- Task inputs:
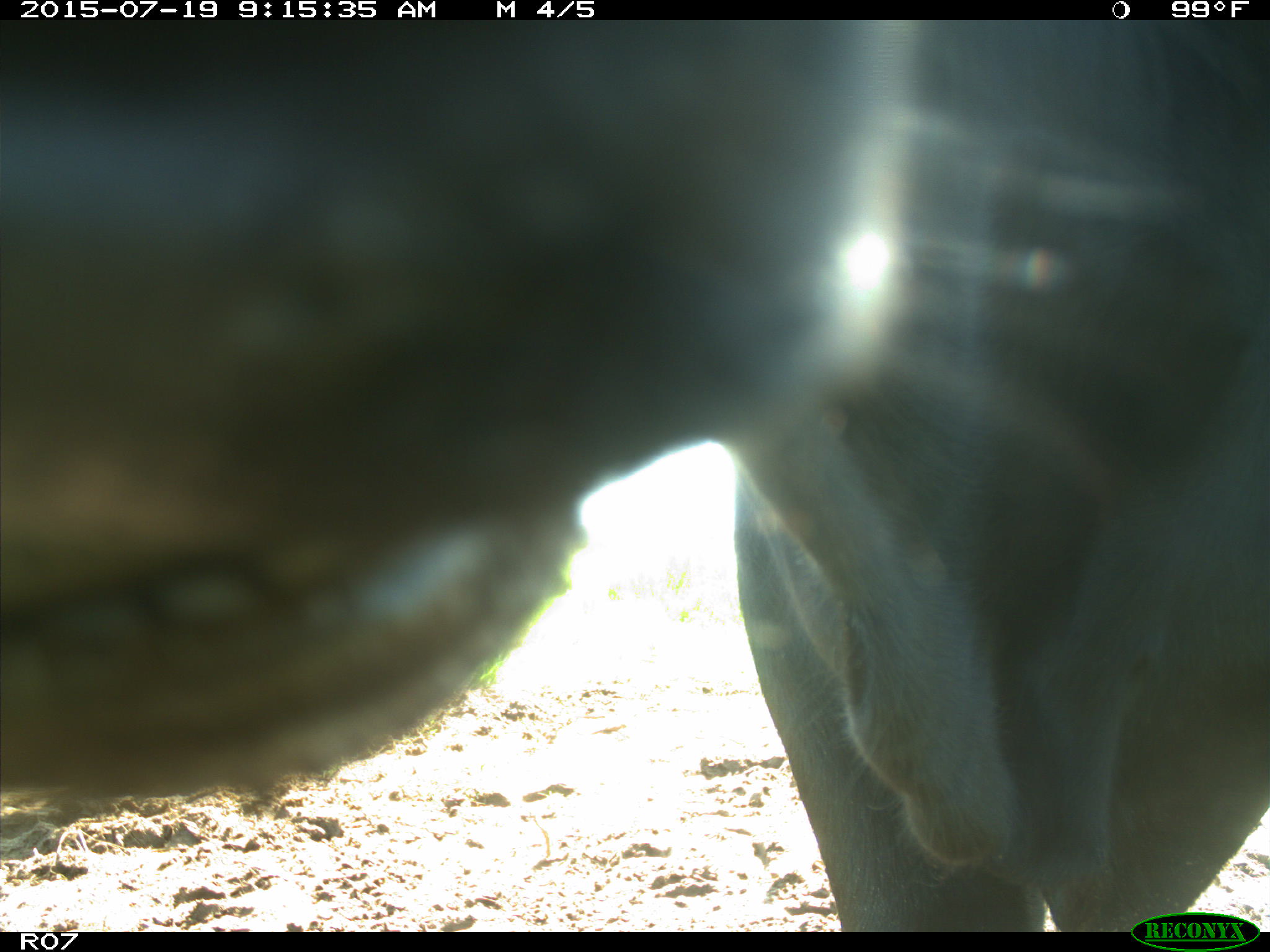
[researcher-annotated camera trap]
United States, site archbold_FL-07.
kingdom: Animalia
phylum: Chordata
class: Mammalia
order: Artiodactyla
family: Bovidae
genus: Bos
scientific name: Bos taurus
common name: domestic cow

- Aim of the task: Everything in the records except the pictures should be retyped exactly.

- Answer below:
[researcher-annotated camera trap]
United States, site archbold_FL-07.
kingdom: Animalia
phylum: Chordata
class: Mammalia
order: Artiodactyla
family: Bovidae
genus: Bos
scientific name: Bos taurus
common name: domestic cow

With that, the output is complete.